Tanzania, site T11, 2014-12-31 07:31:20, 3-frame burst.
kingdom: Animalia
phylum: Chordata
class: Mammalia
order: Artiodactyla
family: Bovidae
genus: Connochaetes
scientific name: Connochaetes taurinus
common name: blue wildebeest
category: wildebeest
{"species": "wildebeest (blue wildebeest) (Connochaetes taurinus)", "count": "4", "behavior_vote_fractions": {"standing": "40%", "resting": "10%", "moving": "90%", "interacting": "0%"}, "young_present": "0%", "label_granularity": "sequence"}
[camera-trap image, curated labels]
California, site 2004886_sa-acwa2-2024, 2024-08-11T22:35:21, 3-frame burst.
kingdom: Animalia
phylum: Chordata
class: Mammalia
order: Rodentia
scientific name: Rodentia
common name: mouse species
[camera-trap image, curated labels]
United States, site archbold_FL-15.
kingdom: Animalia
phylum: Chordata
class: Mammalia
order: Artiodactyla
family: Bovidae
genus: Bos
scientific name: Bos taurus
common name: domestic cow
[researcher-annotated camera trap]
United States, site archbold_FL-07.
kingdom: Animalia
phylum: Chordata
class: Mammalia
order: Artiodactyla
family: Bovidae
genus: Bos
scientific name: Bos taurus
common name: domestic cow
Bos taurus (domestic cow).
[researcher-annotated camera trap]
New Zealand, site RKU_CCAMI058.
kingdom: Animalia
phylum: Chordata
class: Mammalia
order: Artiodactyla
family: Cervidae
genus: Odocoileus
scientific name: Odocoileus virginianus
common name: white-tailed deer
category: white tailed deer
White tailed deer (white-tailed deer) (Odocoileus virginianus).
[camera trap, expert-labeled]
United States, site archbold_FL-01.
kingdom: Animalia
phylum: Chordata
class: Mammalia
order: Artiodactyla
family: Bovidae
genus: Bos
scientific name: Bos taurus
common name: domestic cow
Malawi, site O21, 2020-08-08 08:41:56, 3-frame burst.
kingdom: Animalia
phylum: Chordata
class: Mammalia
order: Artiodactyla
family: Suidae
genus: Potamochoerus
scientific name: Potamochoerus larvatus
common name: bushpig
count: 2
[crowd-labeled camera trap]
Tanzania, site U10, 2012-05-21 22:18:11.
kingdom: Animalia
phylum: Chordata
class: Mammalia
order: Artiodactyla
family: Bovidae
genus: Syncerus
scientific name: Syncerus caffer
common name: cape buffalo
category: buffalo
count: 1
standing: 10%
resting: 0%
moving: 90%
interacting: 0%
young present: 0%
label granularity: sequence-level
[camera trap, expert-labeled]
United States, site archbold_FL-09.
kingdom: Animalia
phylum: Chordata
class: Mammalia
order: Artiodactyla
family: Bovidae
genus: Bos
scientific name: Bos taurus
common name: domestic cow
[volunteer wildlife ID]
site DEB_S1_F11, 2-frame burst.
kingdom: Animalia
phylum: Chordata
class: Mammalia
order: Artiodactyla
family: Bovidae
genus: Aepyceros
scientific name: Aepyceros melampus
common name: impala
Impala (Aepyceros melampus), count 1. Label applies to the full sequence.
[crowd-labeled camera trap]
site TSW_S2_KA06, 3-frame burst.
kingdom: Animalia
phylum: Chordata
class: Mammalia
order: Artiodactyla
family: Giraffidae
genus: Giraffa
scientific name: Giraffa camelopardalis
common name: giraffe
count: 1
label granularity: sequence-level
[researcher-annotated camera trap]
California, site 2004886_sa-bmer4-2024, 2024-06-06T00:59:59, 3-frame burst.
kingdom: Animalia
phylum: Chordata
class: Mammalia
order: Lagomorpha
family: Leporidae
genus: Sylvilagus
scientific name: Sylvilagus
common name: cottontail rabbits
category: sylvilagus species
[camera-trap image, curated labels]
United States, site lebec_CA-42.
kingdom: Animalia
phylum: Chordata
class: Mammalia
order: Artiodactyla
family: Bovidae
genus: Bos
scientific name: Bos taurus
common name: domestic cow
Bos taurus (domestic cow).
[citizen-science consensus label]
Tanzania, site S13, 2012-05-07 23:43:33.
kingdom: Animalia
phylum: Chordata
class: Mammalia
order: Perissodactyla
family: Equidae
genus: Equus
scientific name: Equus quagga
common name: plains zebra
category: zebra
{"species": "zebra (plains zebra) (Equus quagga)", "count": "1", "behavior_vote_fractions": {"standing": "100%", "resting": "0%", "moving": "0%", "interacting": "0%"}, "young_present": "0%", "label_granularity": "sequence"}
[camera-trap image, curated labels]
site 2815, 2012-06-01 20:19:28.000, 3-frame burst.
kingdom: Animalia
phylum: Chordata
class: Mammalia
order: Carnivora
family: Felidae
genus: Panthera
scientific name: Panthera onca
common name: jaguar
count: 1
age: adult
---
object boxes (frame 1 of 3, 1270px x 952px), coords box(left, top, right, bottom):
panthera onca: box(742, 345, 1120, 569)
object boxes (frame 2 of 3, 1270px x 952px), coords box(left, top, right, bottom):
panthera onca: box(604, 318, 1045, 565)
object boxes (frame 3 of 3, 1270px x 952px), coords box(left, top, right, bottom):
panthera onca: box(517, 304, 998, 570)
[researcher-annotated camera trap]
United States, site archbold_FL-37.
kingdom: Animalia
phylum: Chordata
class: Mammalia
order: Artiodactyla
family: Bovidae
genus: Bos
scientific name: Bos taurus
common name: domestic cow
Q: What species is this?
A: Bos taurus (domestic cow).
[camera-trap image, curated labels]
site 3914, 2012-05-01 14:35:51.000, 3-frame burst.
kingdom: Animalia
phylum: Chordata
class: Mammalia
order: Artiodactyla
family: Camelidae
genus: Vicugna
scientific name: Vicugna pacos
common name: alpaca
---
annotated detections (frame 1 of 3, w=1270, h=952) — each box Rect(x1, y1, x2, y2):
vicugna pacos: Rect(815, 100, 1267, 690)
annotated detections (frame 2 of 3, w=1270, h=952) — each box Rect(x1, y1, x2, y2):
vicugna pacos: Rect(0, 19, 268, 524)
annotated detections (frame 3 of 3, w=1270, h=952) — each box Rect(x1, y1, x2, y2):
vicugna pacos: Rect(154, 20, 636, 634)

-.-.-

Problem to solve
The entire listing has to be written out again exactly.

Final answer
Tanzania, site T11, 2014-12-31 07:31:20, 3-frame burst.
kingdom: Animalia
phylum: Chordata
class: Mammalia
order: Artiodactyla
family: Bovidae
genus: Connochaetes
scientific name: Connochaetes taurinus
common name: blue wildebeest
category: wildebeest
{"species": "wildebeest (blue wildebeest) (Connochaetes taurinus)", "count": "4", "behavior_vote_fractions": {"standing": "40%", "resting": "10%", "moving": "90%", "interacting": "0%"}, "young_present": "0%", "label_granularity": "sequence"}
[camera-trap image, curated labels]
California, site 2004886_sa-acwa2-2024, 2024-08-11T22:35:21, 3-frame burst.
kingdom: Animalia
phylum: Chordata
class: Mammalia
order: Rodentia
scientific name: Rodentia
common name: mouse species
[camera-trap image, curated labels]
United States, site archbold_FL-15.
kingdom: Animalia
phylum: Chordata
class: Mammalia
order: Artiodactyla
family: Bovidae
genus: Bos
scientific name: Bos taurus
common name: domestic cow
[researcher-annotated camera trap]
United States, site archbold_FL-07.
kingdom: Animalia
phylum: Chordata
class: Mammalia
order: Artiodactyla
family: Bovidae
genus: Bos
scientific name: Bos taurus
common name: domestic cow
Bos taurus (domestic cow).
[researcher-annotated camera trap]
New Zealand, site RKU_CCAMI058.
kingdom: Animalia
phylum: Chordata
class: Mammalia
order: Artiodactyla
family: Cervidae
genus: Odocoileus
scientific name: Odocoileus virginianus
common name: white-tailed deer
category: white tailed deer
White tailed deer (white-tailed deer) (Odocoileus virginianus).
[camera trap, expert-labeled]
United States, site archbold_FL-01.
kingdom: Animalia
phylum: Chordata
class: Mammalia
order: Artiodactyla
family: Bovidae
genus: Bos
scientific name: Bos taurus
common name: domestic cow
Malawi, site O21, 2020-08-08 08:41:56, 3-frame burst.
kingdom: Animalia
phylum: Chordata
class: Mammalia
order: Artiodactyla
family: Suidae
genus: Potamochoerus
scientific name: Potamochoerus larvatus
common name: bushpig
count: 2
[crowd-labeled camera trap]
Tanzania, site U10, 2012-05-21 22:18:11.
kingdom: Animalia
phylum: Chordata
class: Mammalia
order: Artiodactyla
family: Bovidae
genus: Syncerus
scientific name: Syncerus caffer
common name: cape buffalo
category: buffalo
count: 1
standing: 10%
resting: 0%
moving: 90%
interacting: 0%
young present: 0%
label granularity: sequence-level
[camera trap, expert-labeled]
United States, site archbold_FL-09.
kingdom: Animalia
phylum: Chordata
class: Mammalia
order: Artiodactyla
family: Bovidae
genus: Bos
scientific name: Bos taurus
common name: domestic cow
[volunteer wildlife ID]
site DEB_S1_F11, 2-frame burst.
kingdom: Animalia
phylum: Chordata
class: Mammalia
order: Artiodactyla
family: Bovidae
genus: Aepyceros
scientific name: Aepyceros melampus
common name: impala
Impala (Aepyceros melampus), count 1. Label applies to the full sequence.
[crowd-labeled camera trap]
site TSW_S2_KA06, 3-frame burst.
kingdom: Animalia
phylum: Chordata
class: Mammalia
order: Artiodactyla
family: Giraffidae
genus: Giraffa
scientific name: Giraffa camelopardalis
common name: giraffe
count: 1
label granularity: sequence-level
[researcher-annotated camera trap]
California, site 2004886_sa-bmer4-2024, 2024-06-06T00:59:59, 3-frame burst.
kingdom: Animalia
phylum: Chordata
class: Mammalia
order: Lagomorpha
family: Leporidae
genus: Sylvilagus
scientific name: Sylvilagus
common name: cottontail rabbits
category: sylvilagus species
[camera-trap image, curated labels]
United States, site lebec_CA-42.
kingdom: Animalia
phylum: Chordata
class: Mammalia
order: Artiodactyla
family: Bovidae
genus: Bos
scientific name: Bos taurus
common name: domestic cow
Bos taurus (domestic cow).
[citizen-science consensus label]
Tanzania, site S13, 2012-05-07 23:43:33.
kingdom: Animalia
phylum: Chordata
class: Mammalia
order: Perissodactyla
family: Equidae
genus: Equus
scientific name: Equus quagga
common name: plains zebra
category: zebra
{"species": "zebra (plains zebra) (Equus quagga)", "count": "1", "behavior_vote_fractions": {"standing": "100%", "resting": "0%", "moving": "0%", "interacting": "0%"}, "young_present": "0%", "label_granularity": "sequence"}
[camera-trap image, curated labels]
site 2815, 2012-06-01 20:19:28.000, 3-frame burst.
kingdom: Animalia
phylum: Chordata
class: Mammalia
order: Carnivora
family: Felidae
genus: Panthera
scientific name: Panthera onca
common name: jaguar
count: 1
age: adult
---
object boxes (frame 1 of 3, 1270px x 952px), coords box(left, top, right, bottom):
panthera onca: box(742, 345, 1120, 569)
object boxes (frame 2 of 3, 1270px x 952px), coords box(left, top, right, bottom):
panthera onca: box(604, 318, 1045, 565)
object boxes (frame 3 of 3, 1270px x 952px), coords box(left, top, right, bottom):
panthera onca: box(517, 304, 998, 570)
[researcher-annotated camera trap]
United States, site archbold_FL-37.
kingdom: Animalia
phylum: Chordata
class: Mammalia
order: Artiodactyla
family: Bovidae
genus: Bos
scientific name: Bos taurus
common name: domestic cow
Q: What species is this?
A: Bos taurus (domestic cow).
[camera-trap image, curated labels]
site 3914, 2012-05-01 14:35:51.000, 3-frame burst.
kingdom: Animalia
phylum: Chordata
class: Mammalia
order: Artiodactyla
family: Camelidae
genus: Vicugna
scientific name: Vicugna pacos
common name: alpaca
---
annotated detections (frame 1 of 3, w=1270, h=952) — each box Rect(x1, y1, x2, y2):
vicugna pacos: Rect(815, 100, 1267, 690)
annotated detections (frame 2 of 3, w=1270, h=952) — each box Rect(x1, y1, x2, y2):
vicugna pacos: Rect(0, 19, 268, 524)
annotated detections (frame 3 of 3, w=1270, h=952) — each box Rect(x1, y1, x2, y2):
vicugna pacos: Rect(154, 20, 636, 634)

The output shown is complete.